Text excerpt
= Beginning of Section =
Before tackling the serious answers, let's briefly explore the wrong answer.

12.1 Building Job Security

Complex macros fortify job security. But building complexity into a macro just for the sake of job security is another matter. Unfortunately, for a handful of programmers, this is not just a goal but an art form. After all, why code a simple statement like this?

%let lullaby = 1;

Wouldn't this logic be much more elegant?

%let lullaby = %eval(no ne na); 

Because "no" is not equal to "na", the comparison is true and %EVAL returns a 1. (For similar %EVAL examples, refer to Section 9.2.) If that is too easy, try "enhancing" this overly simple statement:

%let pi = 3.14;

Remember, %SYSEVALF performs non-integer arithmetic:

%let pi = %sysevalf(0.11+3.03**(y=%substr(&sysday, %length(&sysday))));

Of course, &SYSDAY contains the current day of the week, and every day of the week ends in "y". So the y= comparison inside %SYSEVALF is always true and the partially evaluated statement resolves into:

%let pi = %sysevalf(0.11 + 3.03**1);

Naturally, expressly coding the %EVAL or %SYSEVALF function might be too big a clue. Another programmer might actually be able to decipher your code. Why not use comparisons in places where the software automatically invokes %EVAL for you? Consider this all-too-simple %DO loop:

%do i=1 %to 5; 

Anyone can follow that. Try replacing it with this beauty:

%do i = no ne na %to (Ep Eq Ep) + 4; 

Remember, %DO loops automatically invoke %EVAL for the FROM, TO, and BY values. Because Ep is equal to Ep, the partially resolved statement becomes:

%do i = 1 %to (1) + 4;

Use %EVAL to disguise the fact that sections of your macro do nothing. Here is a stripped-down example:

%macro disguise (indata=, top=8, middle=5, bottom=2);

   %if &top > &middle > &bottom %then %do;

       proc princess data=&indata;

          var _numeric_;

          output out=kingdoms;

       run;

   %end;

%mend disguise;

Of course, there is no such thing as PROC PRINCESS. But if you saw this code buried inside a working macro, would you try to track it down? The key is understanding the %IF comparison:

8 > 5 > 2

A DATA step evaluates this as two conditions:

(8 > 5) and (5 > 2)
= End of Section =
Data
= Beginning of Section =
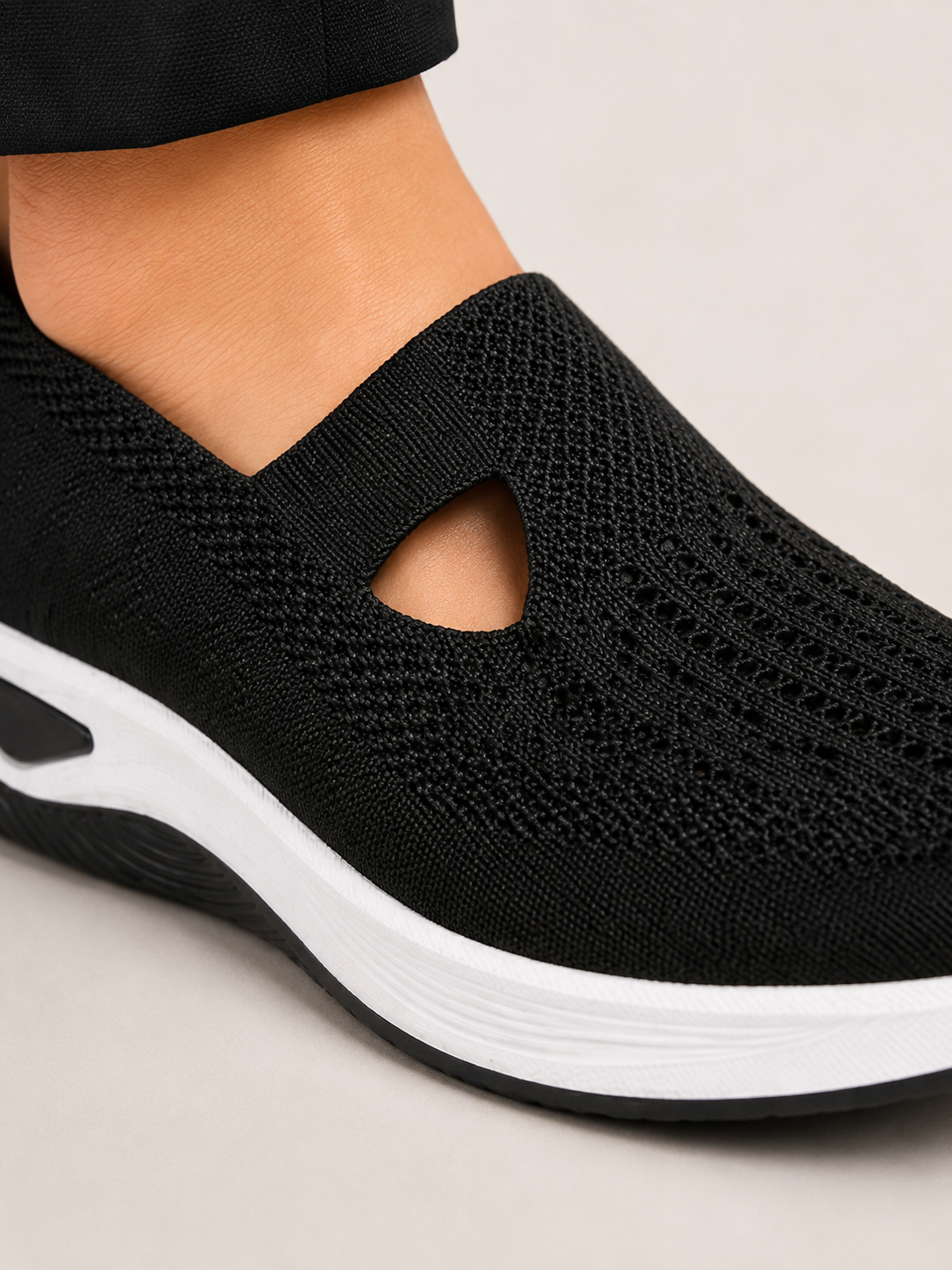Women's Orthopedic Slip-On Trainers | Knitted Walking Shoes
= End of Section =
Task
Can you continue the passage on making SAS macro code needlessly obscure from the point where it stops? The listing has no connection to the passage on making SAS macro code needlessly obscure.

Output for this task
Both comparisons are true, and the DATA step interprets the entire expression as being true. However, macro language evaluates the %IF conditions from left to right:

(8 > 5) > 2

%EVAL finds that 8 is greater than 5 and replaces the true comparison with a 1:

(1) > 2

%EVAL finds this comparison is false, so the macro never generates PROC PRINCESS. Are you feeling more secure yet?

Finally, why should another programmer be allowed to use your macros without asking you for instructions? Construct default parameters that must be blanked out for the macro to work. For example:

%macro mine_not_yours (p1=OB, p2=L_B, p3=CAL);

   data new;

      set old (&p3&p2&p1);

   run;

%mend mine_not_yours;

Anyone who dares to use this macro while leaving the default parameters in place will receive a message:

Invalid option name CALL_BOB.

Of course, you can adjust the message to be nicer or nastier. Are you inspired yet? Try this small test before moving on.

12.1.1 Programming Challenge #8

The sample statements below generate 0 or 1 as their result.

%let eq1 = %eval(eq);                          1

%let eq2 = %eval(eq eq);                     0

%let eq3 = %eval(eq eq eq);                0

%let eq4 = %eval(eq eq eq eq);            0

%let eq5 = %eval(eq eq eq eq eq);       0

Why are these the results?

12.1.2 Solution

If the series were extended, all the additional statements would generate 0. To understand why, apply three resolution rules:

•    In every case, EQ is a comparison operator.

•    %EVAL replaces true comparisons with a 1 and false comparisons with a 0.

•    Multiple comparisons evaluate from left to right.

Consider the first and third statements. The first statement compares a null value to a null value. Because they are equal, %EVAL returns a 1. The third statement begins the same way, starting with the leftmost comparison. The partially resolved statement becomes:

%let eq3 = %eval(1 eq eq);

The next EQ comparison compares 1 to a null value. Because they are not equal, %EVAL returns a 0. So the partially resolved statement now becomes:

%let eq3 = %eval(0 eq);

Finally, the last EQ comparison compares 0 to a null value. Because they are not equal, %EVAL returns its final value, 0. Based on these results, impress your colleagues by explaining what will work and what will fail in this statement:

%do i=ga ge go %to na ne no %by eq eq eq;

Assuming that job security does not justify added complexity, what are the valid reasons? The remainder of this chapter explores those situations.

12.2 Ease of Use

Remember that despite their flaws, end users play a vital role in the life of programmers. Make their life as easy as possible! Take on more of the burden when writing a macro if it will make life easier for those who use the macro.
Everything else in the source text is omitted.